Она взглянула на него уже улыбающимися глазами и сказала:
— Не волнуйтесь. Я три года лечу свои раны этой земелькой. Она у меня целительная, смоленская…
После этого уже не было нужды в речах. Русская земля — исцелительница! Мы пришли сюда, к Берлину, чтобы больше никто никогда не топтал погаными сапогами нашу святую землю.
И вот он, Берлин, вулкан огня, откуда взметнулось зловещее пламя второй мировой войны. Мы увидели его вечером 21 апреля. Огромное плато развалин. Широкая долина Шпрее от края и до края заполнена дымящимися нагромождениями. Где-то в центре вздымались желтые столбы огня и кирпичной пыли… С неба валились хлопья сажи и копоти — черный снегопад. Земля, деревья, скверы — кругом черным-черно. Весна, но зелени почти не видно, лишь кое-где светлели бледной бирюзой узкие полянки, Здесь было что-то вроде землетрясения. Оно длилось почти сорок дней и ночей: с начала марта и до момента нашего наступления с Одерского плацдарма сюда ежедневно сбрасывали свой груз две тысячи американских и английских бомбардировщиков.
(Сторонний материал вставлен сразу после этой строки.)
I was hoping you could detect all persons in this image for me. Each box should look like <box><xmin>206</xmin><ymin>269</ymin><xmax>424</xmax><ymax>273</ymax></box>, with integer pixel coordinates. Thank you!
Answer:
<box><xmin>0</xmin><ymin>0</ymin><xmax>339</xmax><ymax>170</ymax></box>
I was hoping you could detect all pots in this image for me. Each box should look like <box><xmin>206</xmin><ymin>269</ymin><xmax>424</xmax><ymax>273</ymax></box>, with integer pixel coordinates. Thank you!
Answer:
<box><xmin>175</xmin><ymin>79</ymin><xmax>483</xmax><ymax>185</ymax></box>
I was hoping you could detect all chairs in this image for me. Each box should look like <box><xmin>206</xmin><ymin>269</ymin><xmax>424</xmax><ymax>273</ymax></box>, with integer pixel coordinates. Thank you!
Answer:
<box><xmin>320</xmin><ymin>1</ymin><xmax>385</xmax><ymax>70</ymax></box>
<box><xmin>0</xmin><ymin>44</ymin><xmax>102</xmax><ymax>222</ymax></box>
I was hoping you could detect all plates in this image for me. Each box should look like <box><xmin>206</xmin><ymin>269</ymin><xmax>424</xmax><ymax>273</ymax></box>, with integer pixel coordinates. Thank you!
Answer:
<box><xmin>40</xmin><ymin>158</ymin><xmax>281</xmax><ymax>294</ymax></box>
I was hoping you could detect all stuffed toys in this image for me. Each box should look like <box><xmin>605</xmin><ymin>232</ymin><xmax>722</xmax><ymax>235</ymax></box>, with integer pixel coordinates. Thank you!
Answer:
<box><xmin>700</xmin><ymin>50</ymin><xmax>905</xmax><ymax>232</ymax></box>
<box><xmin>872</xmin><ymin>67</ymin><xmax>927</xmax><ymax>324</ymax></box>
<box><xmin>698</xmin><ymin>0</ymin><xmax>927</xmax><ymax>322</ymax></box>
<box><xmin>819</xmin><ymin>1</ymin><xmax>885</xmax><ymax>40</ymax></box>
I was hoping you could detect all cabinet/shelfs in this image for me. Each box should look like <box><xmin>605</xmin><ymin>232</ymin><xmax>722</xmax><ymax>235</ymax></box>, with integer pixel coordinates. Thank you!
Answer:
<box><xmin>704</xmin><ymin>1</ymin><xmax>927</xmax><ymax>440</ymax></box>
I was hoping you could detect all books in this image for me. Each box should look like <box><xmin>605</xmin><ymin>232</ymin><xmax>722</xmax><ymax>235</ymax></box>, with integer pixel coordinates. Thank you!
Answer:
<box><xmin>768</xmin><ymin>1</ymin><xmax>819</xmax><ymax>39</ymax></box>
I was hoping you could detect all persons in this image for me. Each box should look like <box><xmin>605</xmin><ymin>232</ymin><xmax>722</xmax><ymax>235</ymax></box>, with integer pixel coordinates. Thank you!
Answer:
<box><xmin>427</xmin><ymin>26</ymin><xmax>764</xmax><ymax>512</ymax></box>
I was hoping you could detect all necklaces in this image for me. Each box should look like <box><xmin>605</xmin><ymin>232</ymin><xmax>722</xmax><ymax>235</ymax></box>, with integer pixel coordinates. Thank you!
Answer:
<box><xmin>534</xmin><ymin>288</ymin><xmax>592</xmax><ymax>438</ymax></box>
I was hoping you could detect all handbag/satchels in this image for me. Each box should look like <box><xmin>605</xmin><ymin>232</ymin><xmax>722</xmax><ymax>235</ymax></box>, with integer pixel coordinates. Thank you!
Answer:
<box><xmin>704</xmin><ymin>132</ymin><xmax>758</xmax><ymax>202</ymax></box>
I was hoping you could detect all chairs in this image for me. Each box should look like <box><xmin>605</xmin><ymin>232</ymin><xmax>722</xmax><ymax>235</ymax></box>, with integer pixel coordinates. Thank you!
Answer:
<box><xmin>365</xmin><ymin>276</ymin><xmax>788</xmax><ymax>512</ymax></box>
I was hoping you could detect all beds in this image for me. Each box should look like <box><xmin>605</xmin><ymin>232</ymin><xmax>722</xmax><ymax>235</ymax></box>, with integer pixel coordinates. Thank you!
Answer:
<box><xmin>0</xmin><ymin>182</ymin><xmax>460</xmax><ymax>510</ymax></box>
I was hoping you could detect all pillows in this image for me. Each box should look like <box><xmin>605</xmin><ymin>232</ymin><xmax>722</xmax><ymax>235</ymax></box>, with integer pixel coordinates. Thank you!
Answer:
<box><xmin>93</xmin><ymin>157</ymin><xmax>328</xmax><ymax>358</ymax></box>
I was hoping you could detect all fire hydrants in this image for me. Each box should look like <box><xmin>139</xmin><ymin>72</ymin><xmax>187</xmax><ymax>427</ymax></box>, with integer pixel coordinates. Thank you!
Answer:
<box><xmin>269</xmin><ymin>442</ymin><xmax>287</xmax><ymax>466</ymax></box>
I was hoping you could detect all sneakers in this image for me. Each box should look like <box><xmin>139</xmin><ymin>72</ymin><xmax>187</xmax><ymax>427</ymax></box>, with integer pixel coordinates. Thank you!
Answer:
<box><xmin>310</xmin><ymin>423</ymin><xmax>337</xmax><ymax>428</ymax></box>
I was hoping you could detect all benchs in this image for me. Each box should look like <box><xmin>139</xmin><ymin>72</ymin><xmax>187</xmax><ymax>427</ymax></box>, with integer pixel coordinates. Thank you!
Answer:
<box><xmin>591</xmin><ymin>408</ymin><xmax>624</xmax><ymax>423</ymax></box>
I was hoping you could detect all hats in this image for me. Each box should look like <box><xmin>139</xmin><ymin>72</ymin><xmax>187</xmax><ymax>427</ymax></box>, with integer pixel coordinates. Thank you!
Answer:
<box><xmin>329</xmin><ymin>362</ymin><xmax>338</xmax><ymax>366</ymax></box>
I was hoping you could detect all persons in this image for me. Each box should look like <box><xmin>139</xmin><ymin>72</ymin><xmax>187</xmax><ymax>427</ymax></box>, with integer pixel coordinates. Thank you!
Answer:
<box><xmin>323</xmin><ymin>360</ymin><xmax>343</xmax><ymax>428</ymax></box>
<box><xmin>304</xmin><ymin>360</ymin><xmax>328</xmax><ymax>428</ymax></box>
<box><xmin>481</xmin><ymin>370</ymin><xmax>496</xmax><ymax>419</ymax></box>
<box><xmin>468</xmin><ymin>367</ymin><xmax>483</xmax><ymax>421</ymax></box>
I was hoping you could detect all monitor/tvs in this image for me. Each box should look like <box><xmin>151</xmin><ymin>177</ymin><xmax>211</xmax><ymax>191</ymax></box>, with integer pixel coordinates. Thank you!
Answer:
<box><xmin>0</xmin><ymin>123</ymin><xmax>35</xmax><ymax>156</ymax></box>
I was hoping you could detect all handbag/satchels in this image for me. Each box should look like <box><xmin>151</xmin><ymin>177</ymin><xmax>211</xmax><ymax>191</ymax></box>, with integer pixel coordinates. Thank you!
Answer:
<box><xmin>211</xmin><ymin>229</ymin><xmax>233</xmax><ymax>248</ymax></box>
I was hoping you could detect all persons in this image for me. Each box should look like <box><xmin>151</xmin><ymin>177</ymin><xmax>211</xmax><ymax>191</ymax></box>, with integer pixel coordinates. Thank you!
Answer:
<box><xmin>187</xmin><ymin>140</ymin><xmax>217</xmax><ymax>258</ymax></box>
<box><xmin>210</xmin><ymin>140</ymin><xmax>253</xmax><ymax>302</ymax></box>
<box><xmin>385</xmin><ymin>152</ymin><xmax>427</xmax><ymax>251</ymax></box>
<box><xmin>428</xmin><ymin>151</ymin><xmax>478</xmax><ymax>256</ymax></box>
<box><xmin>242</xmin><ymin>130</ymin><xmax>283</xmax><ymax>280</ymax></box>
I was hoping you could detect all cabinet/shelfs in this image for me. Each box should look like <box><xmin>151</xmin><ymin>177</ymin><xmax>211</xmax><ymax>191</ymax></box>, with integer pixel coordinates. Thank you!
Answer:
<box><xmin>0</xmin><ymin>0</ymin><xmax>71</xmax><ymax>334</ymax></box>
Однако бомбами не берут города, ими только разрушают их. Разрушенный город сам собой превращается в сплошные баррикады. В нем легче обороняться. А наступать?.. Попробуй разберись в руинах незнакомого города — где оборонительный рубеж, где просто глыбы рваных стен, лежащих вдоль и поперек улиц? Кому помогали на этом этапе войны американские бомбардировщики — пусть решают военные историки, а нам, солдатам, подошедшим к Берлину, сразу стало ясно, что предстоят грозные и кровопролитные схватки.